[What this task involves] Write out each line from the data below that includes the word "States".

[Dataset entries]
+++++
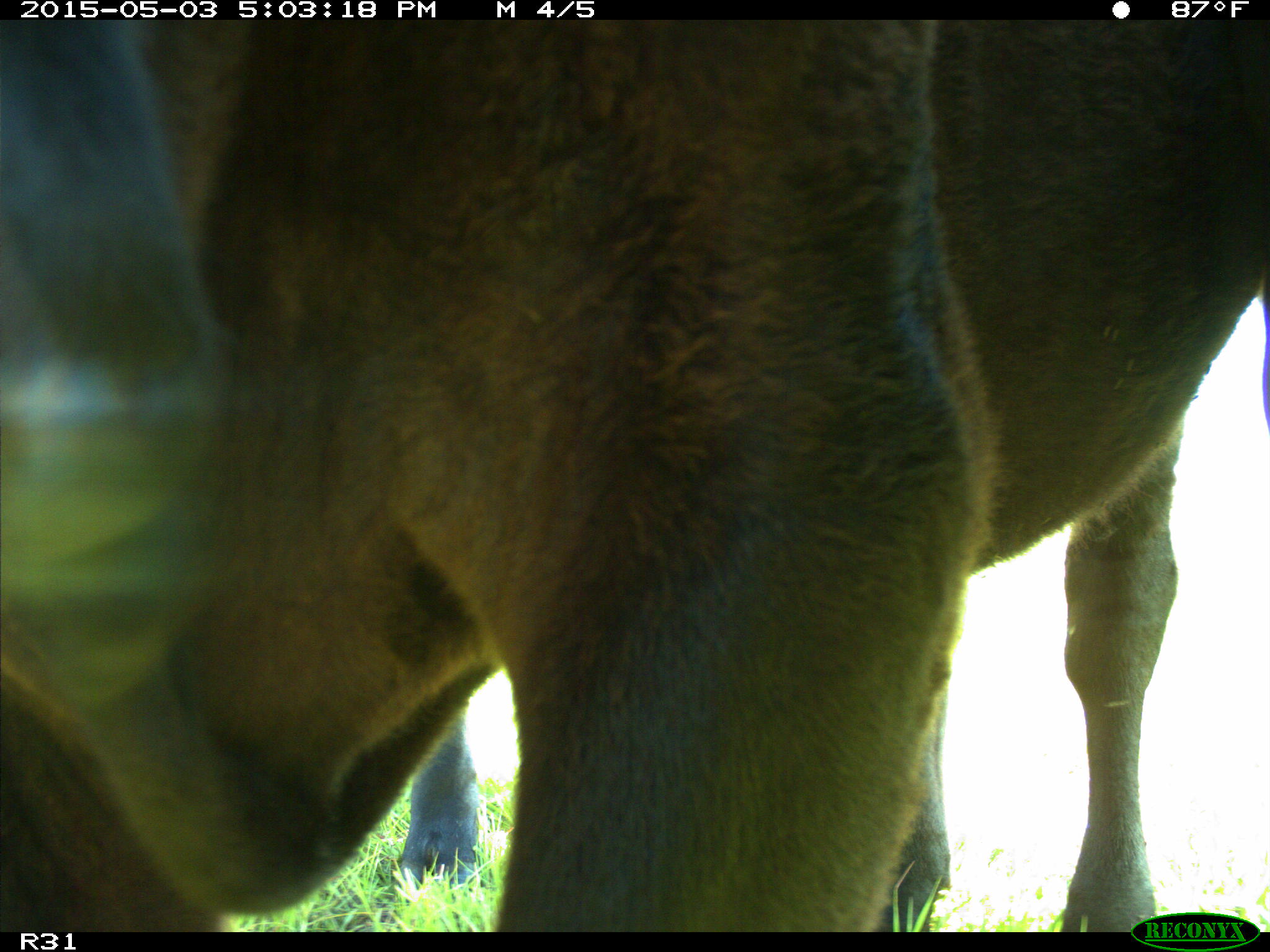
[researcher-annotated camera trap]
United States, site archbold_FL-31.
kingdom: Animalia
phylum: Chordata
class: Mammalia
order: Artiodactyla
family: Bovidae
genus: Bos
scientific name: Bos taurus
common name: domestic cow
+++++
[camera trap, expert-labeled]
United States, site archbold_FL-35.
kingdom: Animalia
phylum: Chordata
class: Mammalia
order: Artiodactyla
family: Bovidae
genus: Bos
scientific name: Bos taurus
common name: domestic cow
+++++
[Your response]
United States, site archbold_FL-31.
United States, site archbold_FL-35.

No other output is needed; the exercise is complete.